Licht ist unser Wachmacher. Wir benötigen es, um überhaupt in die Gänge zu kommen. Jedes Mal, wenn wir morgens die Vorhänge zur Seite ziehen und unser Schlafzimmer mit Tages- vielleicht sogar Sonnenlicht fluten, spüren wir regelrecht einen kleinen Kick. Zumindest, wenn die Sonne schon etwas höher am Himmel steht. In den Dämmerungsphasen beträgt die Farbtemperatur nämlich nur etwa 3.000 Kelvin – in etwa so viel wie eine Glühlampe. Dieses Warmtonlicht ist gut zum Entspannen. Je niedriger die Temperatur, also röter, desto angenehmer. Kaminfeuer hat etwa 1.300 Kelvin. Da beruhigt uns nicht nur die Wärme der Flammen. Unser Körper schüttet Melatonin aus. Das Müde-mach-Hormon.
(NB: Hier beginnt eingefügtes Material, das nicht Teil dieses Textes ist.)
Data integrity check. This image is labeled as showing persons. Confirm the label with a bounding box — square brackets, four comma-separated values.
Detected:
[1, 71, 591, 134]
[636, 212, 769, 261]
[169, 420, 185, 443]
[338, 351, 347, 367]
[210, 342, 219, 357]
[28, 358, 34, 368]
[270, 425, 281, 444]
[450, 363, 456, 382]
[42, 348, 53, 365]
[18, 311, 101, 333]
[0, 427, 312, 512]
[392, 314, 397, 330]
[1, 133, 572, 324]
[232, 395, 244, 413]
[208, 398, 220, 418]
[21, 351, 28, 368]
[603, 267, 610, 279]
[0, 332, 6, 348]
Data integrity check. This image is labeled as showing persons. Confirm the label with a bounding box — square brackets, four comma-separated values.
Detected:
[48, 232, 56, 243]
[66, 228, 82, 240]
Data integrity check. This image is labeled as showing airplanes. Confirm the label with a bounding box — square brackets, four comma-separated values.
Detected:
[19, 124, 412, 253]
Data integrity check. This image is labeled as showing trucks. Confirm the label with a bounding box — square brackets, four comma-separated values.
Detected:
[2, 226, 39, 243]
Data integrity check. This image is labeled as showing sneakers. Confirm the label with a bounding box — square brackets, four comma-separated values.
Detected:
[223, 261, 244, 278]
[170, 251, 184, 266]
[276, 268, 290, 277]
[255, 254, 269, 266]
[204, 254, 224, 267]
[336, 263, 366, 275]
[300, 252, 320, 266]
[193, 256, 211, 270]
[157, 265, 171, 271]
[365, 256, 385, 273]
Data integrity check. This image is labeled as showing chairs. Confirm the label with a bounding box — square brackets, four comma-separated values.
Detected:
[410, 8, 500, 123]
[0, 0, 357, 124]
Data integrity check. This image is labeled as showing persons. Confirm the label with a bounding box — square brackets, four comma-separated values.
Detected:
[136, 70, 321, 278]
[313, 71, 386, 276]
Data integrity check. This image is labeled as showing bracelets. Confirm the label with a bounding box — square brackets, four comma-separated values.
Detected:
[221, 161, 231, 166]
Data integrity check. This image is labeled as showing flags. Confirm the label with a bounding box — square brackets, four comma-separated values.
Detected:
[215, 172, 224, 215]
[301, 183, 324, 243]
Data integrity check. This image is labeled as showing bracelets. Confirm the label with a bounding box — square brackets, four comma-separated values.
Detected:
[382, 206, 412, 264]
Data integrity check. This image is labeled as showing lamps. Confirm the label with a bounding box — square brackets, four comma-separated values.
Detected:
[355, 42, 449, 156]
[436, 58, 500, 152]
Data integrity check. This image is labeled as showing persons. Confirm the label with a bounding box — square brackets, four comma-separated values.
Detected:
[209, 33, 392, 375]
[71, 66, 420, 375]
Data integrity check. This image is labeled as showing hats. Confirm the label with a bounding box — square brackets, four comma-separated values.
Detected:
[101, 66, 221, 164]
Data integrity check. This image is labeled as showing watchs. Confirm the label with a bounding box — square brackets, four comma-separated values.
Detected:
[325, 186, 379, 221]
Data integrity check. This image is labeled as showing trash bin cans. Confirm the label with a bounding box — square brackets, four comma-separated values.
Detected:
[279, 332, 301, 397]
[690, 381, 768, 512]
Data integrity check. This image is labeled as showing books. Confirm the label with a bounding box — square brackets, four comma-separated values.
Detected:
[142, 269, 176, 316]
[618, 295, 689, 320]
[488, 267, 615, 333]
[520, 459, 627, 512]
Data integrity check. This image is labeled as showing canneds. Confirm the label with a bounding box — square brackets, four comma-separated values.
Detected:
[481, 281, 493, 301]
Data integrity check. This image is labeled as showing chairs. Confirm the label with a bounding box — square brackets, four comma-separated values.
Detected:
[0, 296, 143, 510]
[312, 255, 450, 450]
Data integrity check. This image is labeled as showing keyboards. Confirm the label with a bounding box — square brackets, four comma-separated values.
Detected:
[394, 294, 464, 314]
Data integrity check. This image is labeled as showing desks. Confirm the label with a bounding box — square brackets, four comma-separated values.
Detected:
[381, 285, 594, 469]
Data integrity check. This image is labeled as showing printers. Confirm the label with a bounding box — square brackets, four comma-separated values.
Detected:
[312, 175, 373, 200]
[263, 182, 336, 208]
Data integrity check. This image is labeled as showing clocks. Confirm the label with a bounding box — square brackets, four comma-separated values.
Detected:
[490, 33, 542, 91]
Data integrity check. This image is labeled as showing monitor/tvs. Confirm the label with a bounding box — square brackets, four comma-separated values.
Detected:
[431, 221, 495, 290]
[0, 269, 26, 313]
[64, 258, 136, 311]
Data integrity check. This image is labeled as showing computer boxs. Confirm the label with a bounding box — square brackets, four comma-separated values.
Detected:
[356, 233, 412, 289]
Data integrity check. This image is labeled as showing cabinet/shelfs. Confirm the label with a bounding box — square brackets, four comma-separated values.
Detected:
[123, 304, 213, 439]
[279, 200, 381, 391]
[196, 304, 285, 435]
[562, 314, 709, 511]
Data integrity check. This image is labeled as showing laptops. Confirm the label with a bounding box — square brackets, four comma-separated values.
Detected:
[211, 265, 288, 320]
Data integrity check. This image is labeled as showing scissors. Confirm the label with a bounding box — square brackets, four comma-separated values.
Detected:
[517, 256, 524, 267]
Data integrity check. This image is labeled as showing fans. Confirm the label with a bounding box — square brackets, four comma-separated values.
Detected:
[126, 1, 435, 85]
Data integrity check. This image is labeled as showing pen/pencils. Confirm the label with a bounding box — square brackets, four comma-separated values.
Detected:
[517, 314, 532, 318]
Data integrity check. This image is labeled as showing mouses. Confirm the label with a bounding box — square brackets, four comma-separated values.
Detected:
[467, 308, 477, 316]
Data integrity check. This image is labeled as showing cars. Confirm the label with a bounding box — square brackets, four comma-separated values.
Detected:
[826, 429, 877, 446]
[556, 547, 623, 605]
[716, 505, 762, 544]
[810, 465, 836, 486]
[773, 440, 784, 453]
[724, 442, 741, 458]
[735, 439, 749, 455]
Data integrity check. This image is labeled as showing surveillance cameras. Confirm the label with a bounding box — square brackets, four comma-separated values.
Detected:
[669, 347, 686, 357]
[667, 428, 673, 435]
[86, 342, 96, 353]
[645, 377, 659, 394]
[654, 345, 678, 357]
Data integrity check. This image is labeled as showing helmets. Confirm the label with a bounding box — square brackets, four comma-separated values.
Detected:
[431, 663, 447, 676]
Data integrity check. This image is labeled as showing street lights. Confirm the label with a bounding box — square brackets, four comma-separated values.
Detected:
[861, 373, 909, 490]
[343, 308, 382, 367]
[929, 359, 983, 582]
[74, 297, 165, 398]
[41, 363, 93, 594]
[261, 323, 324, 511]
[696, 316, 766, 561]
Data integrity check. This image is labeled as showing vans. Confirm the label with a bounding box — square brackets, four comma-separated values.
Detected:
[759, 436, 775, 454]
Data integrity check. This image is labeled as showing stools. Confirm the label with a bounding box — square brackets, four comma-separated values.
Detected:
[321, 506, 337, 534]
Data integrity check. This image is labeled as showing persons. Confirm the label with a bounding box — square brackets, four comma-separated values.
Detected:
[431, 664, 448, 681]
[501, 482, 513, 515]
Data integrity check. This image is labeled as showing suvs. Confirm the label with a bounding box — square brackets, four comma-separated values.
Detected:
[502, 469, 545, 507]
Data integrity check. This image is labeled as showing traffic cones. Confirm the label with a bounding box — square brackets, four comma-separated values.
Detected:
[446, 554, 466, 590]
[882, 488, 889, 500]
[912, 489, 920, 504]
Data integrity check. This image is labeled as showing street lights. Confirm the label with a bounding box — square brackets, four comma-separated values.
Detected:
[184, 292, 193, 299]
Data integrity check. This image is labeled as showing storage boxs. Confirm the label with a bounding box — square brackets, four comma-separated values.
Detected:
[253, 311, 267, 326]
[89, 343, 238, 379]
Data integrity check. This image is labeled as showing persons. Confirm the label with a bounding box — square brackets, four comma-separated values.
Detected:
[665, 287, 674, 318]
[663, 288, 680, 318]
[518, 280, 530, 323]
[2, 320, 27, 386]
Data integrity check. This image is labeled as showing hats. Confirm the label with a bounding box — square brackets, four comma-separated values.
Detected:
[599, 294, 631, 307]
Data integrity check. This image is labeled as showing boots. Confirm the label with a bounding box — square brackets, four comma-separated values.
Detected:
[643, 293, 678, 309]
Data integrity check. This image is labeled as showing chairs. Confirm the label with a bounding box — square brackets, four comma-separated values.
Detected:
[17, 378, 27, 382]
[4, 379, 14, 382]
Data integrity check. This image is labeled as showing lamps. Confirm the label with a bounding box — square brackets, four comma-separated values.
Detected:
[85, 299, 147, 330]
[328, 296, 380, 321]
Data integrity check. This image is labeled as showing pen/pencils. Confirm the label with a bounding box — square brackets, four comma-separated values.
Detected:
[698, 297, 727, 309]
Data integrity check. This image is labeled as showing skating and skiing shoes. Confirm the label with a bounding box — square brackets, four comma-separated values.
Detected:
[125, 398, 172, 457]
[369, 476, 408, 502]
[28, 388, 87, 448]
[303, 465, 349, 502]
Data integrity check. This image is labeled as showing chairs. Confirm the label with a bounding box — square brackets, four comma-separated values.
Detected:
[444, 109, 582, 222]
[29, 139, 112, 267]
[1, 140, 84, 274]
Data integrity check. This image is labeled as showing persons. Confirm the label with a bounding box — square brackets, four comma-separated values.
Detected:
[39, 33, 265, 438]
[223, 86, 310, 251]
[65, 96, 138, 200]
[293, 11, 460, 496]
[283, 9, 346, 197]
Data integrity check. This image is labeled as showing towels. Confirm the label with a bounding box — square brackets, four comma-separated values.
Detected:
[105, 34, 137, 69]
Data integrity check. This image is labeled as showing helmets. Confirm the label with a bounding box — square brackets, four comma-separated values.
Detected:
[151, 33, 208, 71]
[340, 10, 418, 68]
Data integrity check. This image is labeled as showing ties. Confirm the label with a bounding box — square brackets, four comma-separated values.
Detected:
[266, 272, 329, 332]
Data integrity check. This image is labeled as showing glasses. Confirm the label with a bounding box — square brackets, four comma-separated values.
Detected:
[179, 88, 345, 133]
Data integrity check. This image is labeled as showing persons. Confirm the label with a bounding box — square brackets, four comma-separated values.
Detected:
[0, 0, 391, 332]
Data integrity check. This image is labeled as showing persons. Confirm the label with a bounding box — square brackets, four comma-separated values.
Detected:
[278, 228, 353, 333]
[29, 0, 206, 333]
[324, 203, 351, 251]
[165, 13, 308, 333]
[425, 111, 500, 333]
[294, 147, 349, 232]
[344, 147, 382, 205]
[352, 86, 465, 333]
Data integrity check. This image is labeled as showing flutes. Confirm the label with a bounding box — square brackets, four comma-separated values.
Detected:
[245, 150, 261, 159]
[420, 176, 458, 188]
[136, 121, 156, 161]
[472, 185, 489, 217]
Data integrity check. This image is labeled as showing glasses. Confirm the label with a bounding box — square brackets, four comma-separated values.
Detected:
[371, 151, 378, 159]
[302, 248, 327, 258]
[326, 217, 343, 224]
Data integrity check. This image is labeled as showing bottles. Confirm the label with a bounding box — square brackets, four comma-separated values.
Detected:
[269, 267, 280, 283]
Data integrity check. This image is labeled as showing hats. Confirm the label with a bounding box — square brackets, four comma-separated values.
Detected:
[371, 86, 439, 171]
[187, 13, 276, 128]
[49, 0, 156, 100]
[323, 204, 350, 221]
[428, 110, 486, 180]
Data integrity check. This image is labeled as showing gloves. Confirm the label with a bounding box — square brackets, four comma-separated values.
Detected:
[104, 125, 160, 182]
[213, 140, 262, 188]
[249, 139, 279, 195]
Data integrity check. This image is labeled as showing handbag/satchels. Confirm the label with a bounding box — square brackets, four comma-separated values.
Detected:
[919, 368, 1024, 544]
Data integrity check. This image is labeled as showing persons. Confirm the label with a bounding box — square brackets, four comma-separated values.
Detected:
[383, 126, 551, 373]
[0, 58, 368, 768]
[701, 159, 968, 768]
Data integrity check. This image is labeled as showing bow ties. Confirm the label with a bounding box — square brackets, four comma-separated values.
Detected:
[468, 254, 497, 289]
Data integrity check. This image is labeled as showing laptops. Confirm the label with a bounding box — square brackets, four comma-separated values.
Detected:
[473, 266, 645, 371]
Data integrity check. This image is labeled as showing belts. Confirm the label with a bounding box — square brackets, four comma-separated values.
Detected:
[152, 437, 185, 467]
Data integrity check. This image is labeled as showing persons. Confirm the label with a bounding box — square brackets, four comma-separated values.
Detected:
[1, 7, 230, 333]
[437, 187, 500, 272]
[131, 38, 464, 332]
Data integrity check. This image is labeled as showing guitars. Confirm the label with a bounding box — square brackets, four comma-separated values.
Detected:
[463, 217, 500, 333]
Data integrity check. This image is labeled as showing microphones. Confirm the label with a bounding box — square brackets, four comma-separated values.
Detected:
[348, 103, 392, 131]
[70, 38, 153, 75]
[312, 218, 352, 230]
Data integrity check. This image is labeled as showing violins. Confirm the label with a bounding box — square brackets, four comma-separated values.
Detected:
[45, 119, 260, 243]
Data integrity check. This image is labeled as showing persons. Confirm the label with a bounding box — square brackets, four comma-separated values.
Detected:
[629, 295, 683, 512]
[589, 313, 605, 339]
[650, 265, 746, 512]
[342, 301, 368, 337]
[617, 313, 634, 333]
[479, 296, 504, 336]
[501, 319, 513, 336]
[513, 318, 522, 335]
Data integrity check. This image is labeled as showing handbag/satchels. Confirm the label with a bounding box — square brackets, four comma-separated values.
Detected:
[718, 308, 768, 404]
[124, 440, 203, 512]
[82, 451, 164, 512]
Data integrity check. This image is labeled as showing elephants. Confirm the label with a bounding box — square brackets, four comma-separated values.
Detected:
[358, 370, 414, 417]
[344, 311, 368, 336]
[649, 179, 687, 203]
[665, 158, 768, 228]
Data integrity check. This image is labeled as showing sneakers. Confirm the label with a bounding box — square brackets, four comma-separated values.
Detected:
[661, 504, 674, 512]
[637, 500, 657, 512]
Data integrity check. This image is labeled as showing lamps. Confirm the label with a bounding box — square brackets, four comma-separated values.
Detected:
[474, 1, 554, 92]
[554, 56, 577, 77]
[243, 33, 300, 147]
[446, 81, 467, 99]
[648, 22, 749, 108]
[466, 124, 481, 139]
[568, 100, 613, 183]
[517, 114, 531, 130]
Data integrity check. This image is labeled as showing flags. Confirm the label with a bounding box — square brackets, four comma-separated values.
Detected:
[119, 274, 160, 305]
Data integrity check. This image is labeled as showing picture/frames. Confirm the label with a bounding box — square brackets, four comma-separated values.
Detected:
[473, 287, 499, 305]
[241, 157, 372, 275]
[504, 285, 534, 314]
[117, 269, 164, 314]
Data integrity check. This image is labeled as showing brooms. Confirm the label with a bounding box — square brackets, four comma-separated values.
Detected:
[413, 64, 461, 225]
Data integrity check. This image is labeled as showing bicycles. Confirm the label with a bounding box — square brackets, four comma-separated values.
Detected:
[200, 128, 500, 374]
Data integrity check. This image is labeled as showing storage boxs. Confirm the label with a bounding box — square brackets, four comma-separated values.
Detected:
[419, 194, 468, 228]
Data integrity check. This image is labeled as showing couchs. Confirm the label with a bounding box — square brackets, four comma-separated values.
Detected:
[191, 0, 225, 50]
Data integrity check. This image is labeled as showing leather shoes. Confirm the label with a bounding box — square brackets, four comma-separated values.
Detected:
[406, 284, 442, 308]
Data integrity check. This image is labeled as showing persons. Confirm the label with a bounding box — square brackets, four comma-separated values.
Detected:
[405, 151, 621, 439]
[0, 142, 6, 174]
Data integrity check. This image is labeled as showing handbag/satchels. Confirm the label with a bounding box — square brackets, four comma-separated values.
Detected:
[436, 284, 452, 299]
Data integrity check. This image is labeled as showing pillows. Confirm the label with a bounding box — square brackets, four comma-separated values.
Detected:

Wird die Temperatur höher, mit anderen Worten das Licht blauer, werden wir Menschen immer wacher. Tageslicht entspricht etwa 5.500 Kelvin, ein Wert, bei dem unser Körper mit Serotonin regelrecht geflutet wird. Steigt die Temperatur jedoch darüber, fühlen wir uns eher unwohl. Bedeckter Himmel, beschattete Nordseite nach Sonnenuntergang oder Computermonitore haben alle jenseits der 7.000 Kelvin.

 

Dem Grau entgegensteuern

Auf dem Markt befindet sich eine recht umfangreiche Auswahl von Tageslichtlampen, die für den heimischen Gebrauch gedacht sind, teilweise aber auch zertifizierte Medizinprodukte sind. Preislich bewegen sich die Lampen von 60 bis 250 Euro – wobei die Unterschiede meist in der Wahl der eingesetzten Leuchtmittel begründet sind. Sollten Sie das Gefühl haben, an einer saisonal abhängigen Depression zu leiden, sprechen Sie vor dem Kauf eines solchen Gerätes aber unbedingt mit einem Arzt.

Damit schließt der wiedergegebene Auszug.